La doble terapia antiangiogénica mejora los resultados en el cáncer renal avanzado
Un ensayo de fase III mostró que belzutifan más lenvatinib mejoró de forma significativa la supervivencia libre de progresión frente a cabozantinib en pacientes con carcinoma de células renales previamente tratado. En paralelo, estudios en neoadyuvancia sugieren respuestas patológicas prometedoras en enfermedad localmente avanzada, con un perfil de toxicidad que implica ciertos compromisos.
La doble terapia antiangiogénica para el cáncer de riñón previamente tratado mejoró de forma significativa la supervivencia libre de progresión (PFS) frente a un solo fármaco en el ensayo LITESPARK-011. La PFS mediana mejoró de 10.7 meses con cabozantinib en monoterapia a 14.8 meses con el inhibidor del factor inducible por hipoxia (HIF) belzutifan y lenvatinib. Sin embargo, la supervivencia global, un segundo criterio principal de valoración, no difirió de manera significativa (34.9 vs 27.6 meses) en el análisis interino.
El estudio LITESPARK-011 es el primer ensayo de fase III de un inhibidor de HIF más un inhibidor de VEGF y el primer ensayo de fase III en carcinoma de células renales previamente tratado con inmunoterapia que muestra un resultado mejorado frente a la inhibición contemporánea de VEGF. El estudio internacional incluyó a pacientes con carcinoma de células renales de células claras localmente avanzado irresecable/metastásico que había progresado tras tratamiento anti-PD(L)1 de primera o segunda línea.
Tras una mediana de seguimiento de 29 meses, la combinación belzutifan-lenvatinib se asoció con una reducción del 30% en el riesgo (hazard) de progresión de la enfermedad o muerte (IC del 95%: 0.59-0.84, P=0.0007).
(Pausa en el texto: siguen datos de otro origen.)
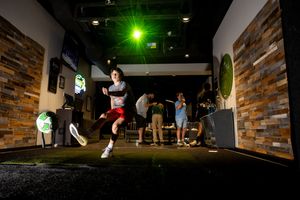 Green laser light illuminates a dark indoor skate park with brick walls and ramps where people practice skateboarding tricks.
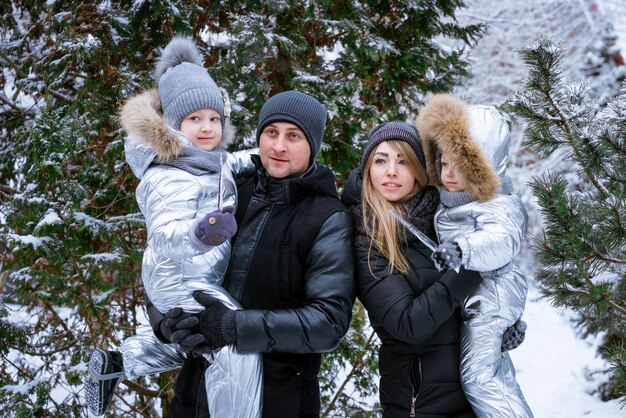 Il padre e la madre felici tengono i bambini figlio e figlia tra le braccia in una giornata invernale di neve in un nevoso ...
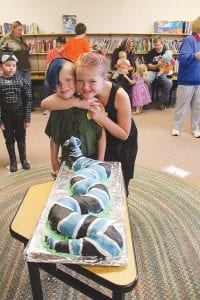 Above left: The community brought dozens of colorful and creative cakes for the Cake Walk. Most coveted was the snake cake made by Michaela Schliep. The lucky winner was “Peter Pan” (Carson) with his very happy sister, Delilah Kindstrand. Above right: Justin won a pretty princess cake and he gave it to Halloween princess Brookston!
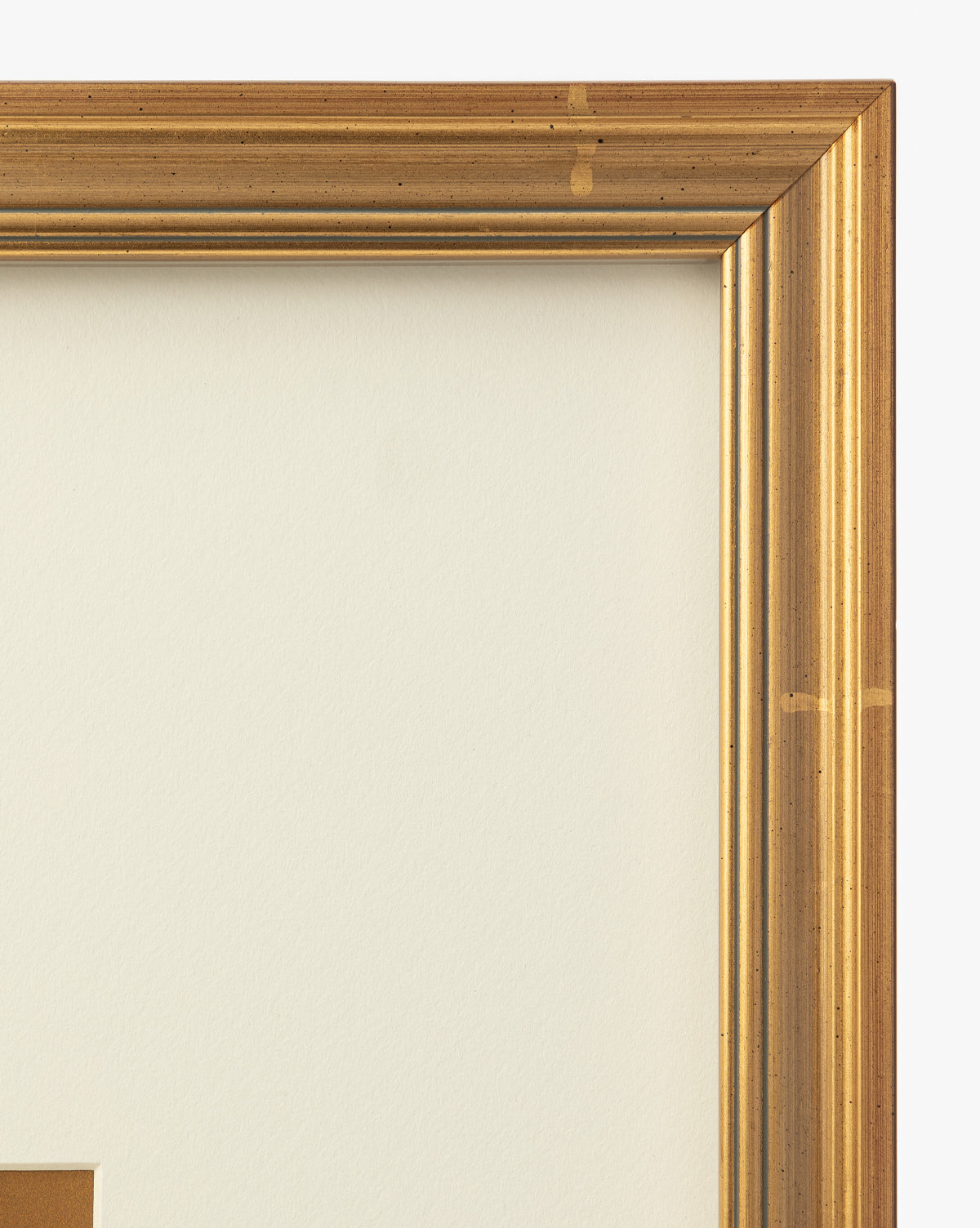 A close-up of the top right corner of the gold-colored wooden Lace Detail frame with an off-white mat inside. Slight wear and a few scratches add vintage charm, making it perfect for wall art and enhancing your home decor, by McGee & Co.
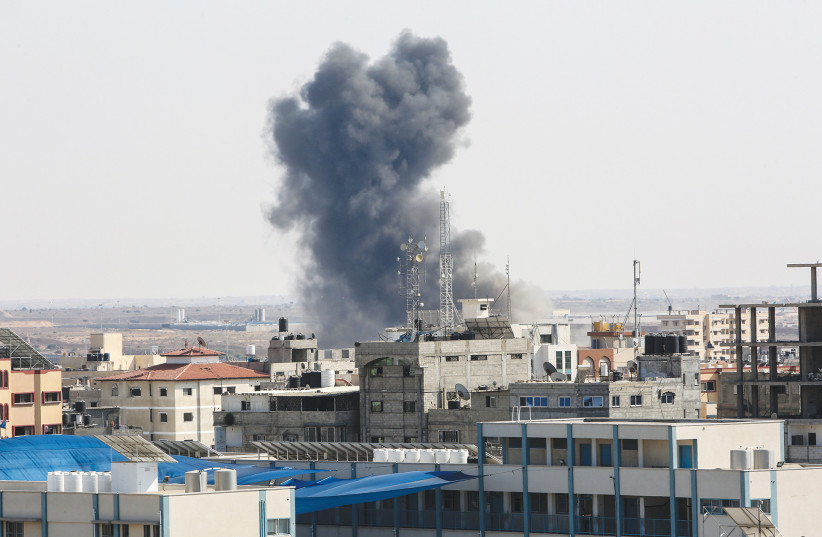  SMOKE RISES during an Israeli airstrike in Rafah, Gaza Strip, on Sunday. (photo credit: ABED RAHIM KHATIB/FLASH90)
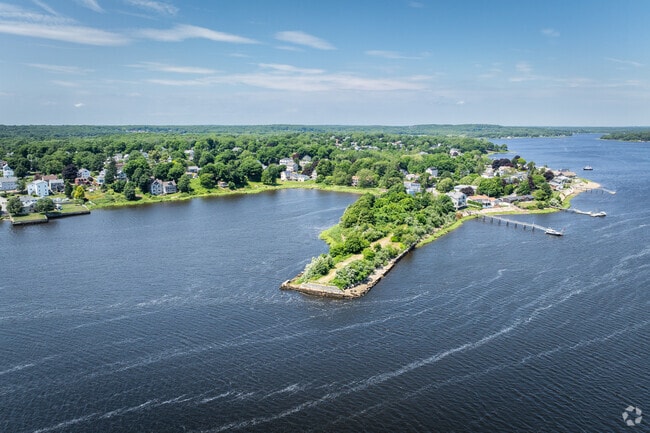 Capture the stunning aerial views of riverfront homes in picturesque Pottersville, MA.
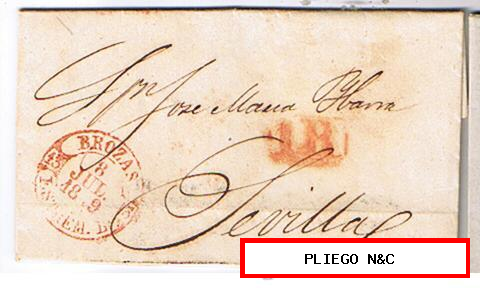 Carta de Brozas a Sevilla. De 8 Jul. 1849. Con fechador Baeza 5 R. y marca de porteo 1R rojo. Bonito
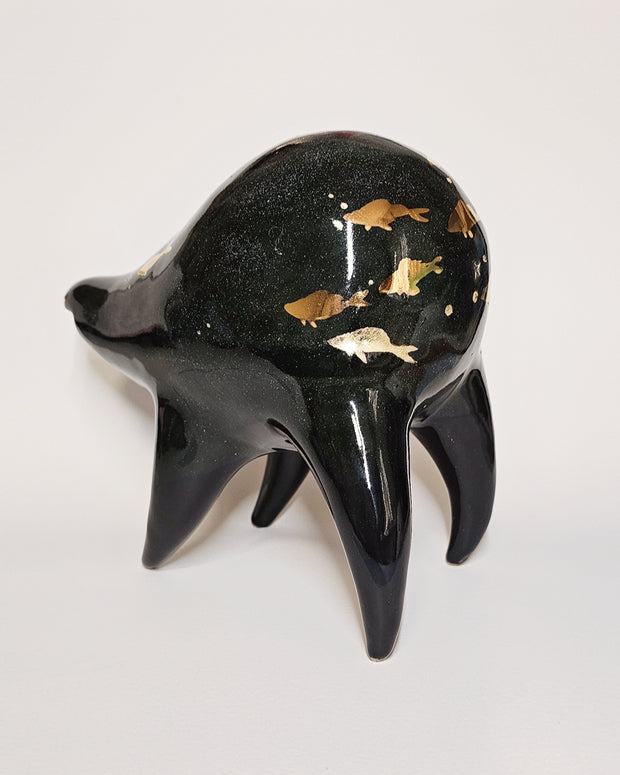 Black ceramic sculpture of a rounded body quadruped creature with an open mouth goofy smile. It has golden fish silhouettes swimming on its back, with gold splatters as well.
Los análisis de PFS por puntos de referencia favorecieron a la combinación a los 12 meses (55% vs 41.0%) y a los 24 meses (35.6% vs 19.1%).
La combinación se asoció con una tasa de respuesta objetiva (ORR) del 52.6% frente al 40.2% con cabozantinib, aunque la diferencia no alcanzó significación estadística en el análisis final. Se observó una diferencia significativa en un primer análisis interino tras una mediana de seguimiento de 19 meses (52.6% vs 39.6%, P=0.0002). La mediana de duración de la respuesta fue casi el doble con la combinación frente a cabozantinib en monoterapia (23.0 vs 12.3 meses).
El uso de la combinación conllevó algunos compromisos en términos de toxicidad. Belzutifan más lenvatinib causó más anemia y proteinuria, pero menos diarrea, síndrome mano-pie, estomatitis y disgeusia. Dos acontecimientos adversos de especial interés, hipoxia y disfunción cardiaca, ocurrieron en pacientes tratados con la combinación, pero en casi ningún paciente aleatorizado a cabozantinib.
Belzutifan inhibe la angiogénesis al bloquear la transcripción de genes proangiogénicos, incluido VEGF. Existe una sólida justificación para combinar el fármaco con un inhibidor de VEGF en el carcinoma de células renales (RCC) para aumentar la actividad antiangiogénica. En un estudio de fase II en pacientes con RCC previamente tratado (más de la mitad con inhibidores de puntos de control inmunitario [ICIs]), la combinación de belzutifan y cabozantinib logró una ORR del 31%. En comparación, un estudio de fase III de cabozantinib mostró una ORR del 17% en pacientes previamente tratados con inhibidores de tirosina quinasa.
En el contexto neoadyuvante para enfermedad localmente avanzada, una cohorte de 17 pacientes con RCC no metastásico, la mayoría con características de alto riesgo y trombo tumoral venoso, recibió combinaciones de inhibidor de punto de control más inhibidor de tirosina quinasa, predominantemente lenvatinib más pembrolizumab. Tras una mediana de siete meses de tratamiento, la reducción tumoral radiográfica mediana fue del 27%, comparable o superior a las reducciones comunicadas en ensayos prospectivos neoadyuvantes de CPI+TKI y claramente superior a la monoterapia con CPI, que ha mostrado una reducción mínima del tumor primario.
Más de la mitad de los pacientes presentó una reducción patológica del estadio T, y el 17.6% alcanzó una respuesta patológica completa (ypT0), pese a no observarse correlación entre la respuesta en las imágenes y el tumor viable residual. La respuesta del trombo tumoral venoso fue clínicamente relevante: el 50% de los pacientes con afectación de la vena cava presentó una reducción del nivel de trombo según Mayo, sin progresión observada. La nefrectomía y la trombectomía fueron factibles en todos los pacientes, con morbilidad perioperatoria aceptable. Las complicaciones mayores fueron limitadas y ocurrieron principalmente en casos de trombo complejo.